TechnologyAccounting SoftwarePensions rules could reduce benefits

Pensions rules could reduce benefits

Employees of thousands of British companies could find themselves worse off in retirement as a result of a change in pension accounting rules, a leading firm of actuaries has claimed.

As it released its sixth annual survey of the way FTSE 100 companies account for pensions, Lane Clark & Peacock sounded a warning about the proposed new pensions accounting standard. If the ASB proceeds with its plan to show pension assets and liabilities at their market value, companies could close down final salary pension schemes and replace them with money purchase schemes, the firm claimed. These lump sum schemes are easier to administer and value, but much less beneficial to employees.

Richard Abramson, a partner at the firm, said: ‘A change in accounting treatment could further jeopardise the system of company pension provision which has served the UK so well for so many years.’

Lane, Clark & Peacock is concerned the resulting volatility could impact on company profits and dissuade finance directors from improving their employee benefits.

The report said: ‘At worst, we could see a new standard which represents the final nail in the coffin of defined benefit contribution. Companies who were not prepared to see volatile pension costs (or higher costs) would close down their schemes and those who might otherwise have made benefit improvements out of surpluses would chose not to, as a result of the accounting treatment.’

Steve Mingle, group pensions manager for Diageo, endorsed the actuaries’ criticisms. ‘Accounting concerns shouldn’t have an impact on the way we invest pension fund money.

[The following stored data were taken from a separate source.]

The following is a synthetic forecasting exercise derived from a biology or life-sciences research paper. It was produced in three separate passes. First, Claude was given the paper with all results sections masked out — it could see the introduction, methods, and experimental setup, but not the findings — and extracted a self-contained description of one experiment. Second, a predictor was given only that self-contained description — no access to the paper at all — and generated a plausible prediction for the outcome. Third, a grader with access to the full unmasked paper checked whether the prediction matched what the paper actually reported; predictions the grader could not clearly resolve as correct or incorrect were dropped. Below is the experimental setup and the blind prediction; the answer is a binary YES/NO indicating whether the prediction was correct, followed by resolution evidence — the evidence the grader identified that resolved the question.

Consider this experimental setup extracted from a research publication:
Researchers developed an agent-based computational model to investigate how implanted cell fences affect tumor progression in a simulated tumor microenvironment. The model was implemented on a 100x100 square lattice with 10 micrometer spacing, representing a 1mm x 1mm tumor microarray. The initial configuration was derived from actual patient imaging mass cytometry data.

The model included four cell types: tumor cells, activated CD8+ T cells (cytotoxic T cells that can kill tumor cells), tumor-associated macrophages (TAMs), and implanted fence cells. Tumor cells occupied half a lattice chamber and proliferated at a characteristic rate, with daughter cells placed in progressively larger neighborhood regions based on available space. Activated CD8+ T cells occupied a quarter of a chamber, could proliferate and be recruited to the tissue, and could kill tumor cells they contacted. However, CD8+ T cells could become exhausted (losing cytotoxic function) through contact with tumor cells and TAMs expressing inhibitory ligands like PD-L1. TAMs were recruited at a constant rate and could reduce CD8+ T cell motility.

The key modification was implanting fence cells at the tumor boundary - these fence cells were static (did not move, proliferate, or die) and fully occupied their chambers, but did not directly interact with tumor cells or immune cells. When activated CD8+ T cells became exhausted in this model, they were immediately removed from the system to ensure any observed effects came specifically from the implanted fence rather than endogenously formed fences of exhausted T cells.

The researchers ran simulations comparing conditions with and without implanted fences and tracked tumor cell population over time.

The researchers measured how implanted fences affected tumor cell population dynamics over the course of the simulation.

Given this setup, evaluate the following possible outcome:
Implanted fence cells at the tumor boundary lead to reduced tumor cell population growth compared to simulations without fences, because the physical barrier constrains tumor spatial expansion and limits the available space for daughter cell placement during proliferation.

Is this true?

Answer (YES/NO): NO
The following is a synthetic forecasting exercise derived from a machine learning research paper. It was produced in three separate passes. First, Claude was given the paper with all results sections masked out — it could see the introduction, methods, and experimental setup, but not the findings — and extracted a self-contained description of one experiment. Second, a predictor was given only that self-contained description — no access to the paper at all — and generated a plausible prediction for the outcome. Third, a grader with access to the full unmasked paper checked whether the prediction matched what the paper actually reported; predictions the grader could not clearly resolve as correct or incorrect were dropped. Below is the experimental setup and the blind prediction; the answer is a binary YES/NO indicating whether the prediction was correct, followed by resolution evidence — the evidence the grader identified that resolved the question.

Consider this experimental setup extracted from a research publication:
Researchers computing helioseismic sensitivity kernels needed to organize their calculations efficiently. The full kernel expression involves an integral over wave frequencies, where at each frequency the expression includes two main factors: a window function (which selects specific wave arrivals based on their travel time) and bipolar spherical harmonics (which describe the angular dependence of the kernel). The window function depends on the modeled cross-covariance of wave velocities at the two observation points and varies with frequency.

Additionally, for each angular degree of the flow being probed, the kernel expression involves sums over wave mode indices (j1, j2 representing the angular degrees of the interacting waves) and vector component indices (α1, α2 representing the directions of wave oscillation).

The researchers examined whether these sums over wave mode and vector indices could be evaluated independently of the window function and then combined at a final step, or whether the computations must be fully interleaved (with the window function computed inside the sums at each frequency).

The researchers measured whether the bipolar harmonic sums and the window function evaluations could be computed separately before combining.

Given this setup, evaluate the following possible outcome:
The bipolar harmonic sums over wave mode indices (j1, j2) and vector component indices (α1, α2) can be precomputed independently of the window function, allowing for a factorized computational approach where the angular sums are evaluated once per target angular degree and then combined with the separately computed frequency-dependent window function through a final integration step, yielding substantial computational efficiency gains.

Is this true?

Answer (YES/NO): YES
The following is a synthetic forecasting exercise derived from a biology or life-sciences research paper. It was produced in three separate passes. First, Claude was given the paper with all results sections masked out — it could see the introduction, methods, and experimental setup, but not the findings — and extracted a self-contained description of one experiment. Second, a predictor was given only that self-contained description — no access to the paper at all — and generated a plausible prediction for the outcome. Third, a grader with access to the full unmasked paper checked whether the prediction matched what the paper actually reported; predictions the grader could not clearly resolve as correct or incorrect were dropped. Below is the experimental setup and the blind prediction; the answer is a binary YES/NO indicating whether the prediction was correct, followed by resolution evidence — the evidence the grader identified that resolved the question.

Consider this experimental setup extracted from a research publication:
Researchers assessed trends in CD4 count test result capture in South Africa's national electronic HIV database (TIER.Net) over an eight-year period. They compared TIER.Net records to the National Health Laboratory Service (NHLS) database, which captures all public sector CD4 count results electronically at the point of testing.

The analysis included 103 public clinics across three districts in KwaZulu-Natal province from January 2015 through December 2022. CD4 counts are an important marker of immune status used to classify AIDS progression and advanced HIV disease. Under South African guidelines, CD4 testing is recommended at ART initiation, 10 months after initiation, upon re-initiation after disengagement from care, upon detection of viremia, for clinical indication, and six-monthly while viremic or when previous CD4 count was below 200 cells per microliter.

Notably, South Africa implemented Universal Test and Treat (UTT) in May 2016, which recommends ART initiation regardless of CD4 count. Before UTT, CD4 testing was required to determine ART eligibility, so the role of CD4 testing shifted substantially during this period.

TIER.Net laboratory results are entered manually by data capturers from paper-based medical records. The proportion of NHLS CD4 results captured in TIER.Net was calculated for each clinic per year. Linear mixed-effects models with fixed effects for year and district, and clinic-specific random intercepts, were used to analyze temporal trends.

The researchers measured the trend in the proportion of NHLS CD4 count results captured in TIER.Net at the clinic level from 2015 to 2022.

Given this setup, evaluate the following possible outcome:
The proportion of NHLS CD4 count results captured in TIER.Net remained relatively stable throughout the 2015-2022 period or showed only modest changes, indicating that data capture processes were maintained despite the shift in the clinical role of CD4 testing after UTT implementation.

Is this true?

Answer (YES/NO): YES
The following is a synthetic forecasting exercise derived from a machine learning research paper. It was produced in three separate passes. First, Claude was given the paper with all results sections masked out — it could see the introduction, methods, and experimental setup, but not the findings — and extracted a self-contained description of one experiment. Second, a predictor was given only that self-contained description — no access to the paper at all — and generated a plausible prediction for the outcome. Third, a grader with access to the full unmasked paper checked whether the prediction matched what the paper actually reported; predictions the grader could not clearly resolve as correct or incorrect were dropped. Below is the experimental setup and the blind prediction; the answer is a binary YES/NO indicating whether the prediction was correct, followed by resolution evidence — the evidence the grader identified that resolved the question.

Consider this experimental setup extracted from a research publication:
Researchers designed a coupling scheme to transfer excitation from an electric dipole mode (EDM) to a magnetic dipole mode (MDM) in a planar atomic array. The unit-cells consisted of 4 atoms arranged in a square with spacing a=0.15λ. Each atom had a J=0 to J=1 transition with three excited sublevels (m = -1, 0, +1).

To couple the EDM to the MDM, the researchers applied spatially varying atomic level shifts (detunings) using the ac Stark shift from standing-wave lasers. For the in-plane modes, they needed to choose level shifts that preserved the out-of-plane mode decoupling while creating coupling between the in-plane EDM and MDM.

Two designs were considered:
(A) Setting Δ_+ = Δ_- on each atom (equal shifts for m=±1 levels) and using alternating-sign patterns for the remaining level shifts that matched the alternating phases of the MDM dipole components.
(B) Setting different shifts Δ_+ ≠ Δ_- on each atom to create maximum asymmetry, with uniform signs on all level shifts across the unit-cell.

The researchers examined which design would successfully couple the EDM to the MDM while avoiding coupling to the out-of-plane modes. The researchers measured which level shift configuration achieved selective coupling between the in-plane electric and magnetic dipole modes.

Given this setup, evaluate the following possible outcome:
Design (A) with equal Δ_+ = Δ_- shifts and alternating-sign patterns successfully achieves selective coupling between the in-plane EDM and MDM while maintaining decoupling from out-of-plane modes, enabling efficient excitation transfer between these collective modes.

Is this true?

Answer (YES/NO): YES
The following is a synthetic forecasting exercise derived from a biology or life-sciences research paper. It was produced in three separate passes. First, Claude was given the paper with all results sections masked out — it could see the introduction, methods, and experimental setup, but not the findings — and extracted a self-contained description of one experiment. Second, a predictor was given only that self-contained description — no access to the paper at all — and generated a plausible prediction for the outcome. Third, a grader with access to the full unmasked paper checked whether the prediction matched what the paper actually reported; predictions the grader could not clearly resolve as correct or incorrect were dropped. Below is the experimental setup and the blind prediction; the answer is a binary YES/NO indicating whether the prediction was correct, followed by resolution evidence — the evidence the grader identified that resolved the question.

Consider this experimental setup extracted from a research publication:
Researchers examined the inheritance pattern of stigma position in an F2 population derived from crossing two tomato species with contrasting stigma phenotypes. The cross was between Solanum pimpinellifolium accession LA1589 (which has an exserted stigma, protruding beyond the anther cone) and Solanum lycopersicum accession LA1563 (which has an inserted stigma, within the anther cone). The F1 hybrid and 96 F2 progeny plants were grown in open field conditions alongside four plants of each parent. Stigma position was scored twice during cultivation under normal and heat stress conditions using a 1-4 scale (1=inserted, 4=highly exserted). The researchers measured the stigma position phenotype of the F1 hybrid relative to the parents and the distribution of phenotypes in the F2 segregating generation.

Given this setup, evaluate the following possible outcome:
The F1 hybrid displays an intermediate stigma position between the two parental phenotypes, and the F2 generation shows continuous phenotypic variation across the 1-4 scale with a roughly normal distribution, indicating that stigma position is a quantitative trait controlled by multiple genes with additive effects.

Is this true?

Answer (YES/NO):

We might be required to invest in ways we wouldn’t have done in order to get more accounting stability.’

Even more worrying, the standard could deter companies from introducing benefit improvements, because they will have to be shown as a one-time hit. ‘If they’re spread over a longer period, the effect is not so dramatic,’ said Mingle.

ASB technical director Allan Cook said the board was ‘not surprised’ that field tests of the new rules showed pension values would vary from year to year. ‘We knew there was volatility there; our job is to find ways to cope with it,’ he said.

The exposure draft of a standard to replace SSAP24 should appear by the end of September and could apply as early as next year.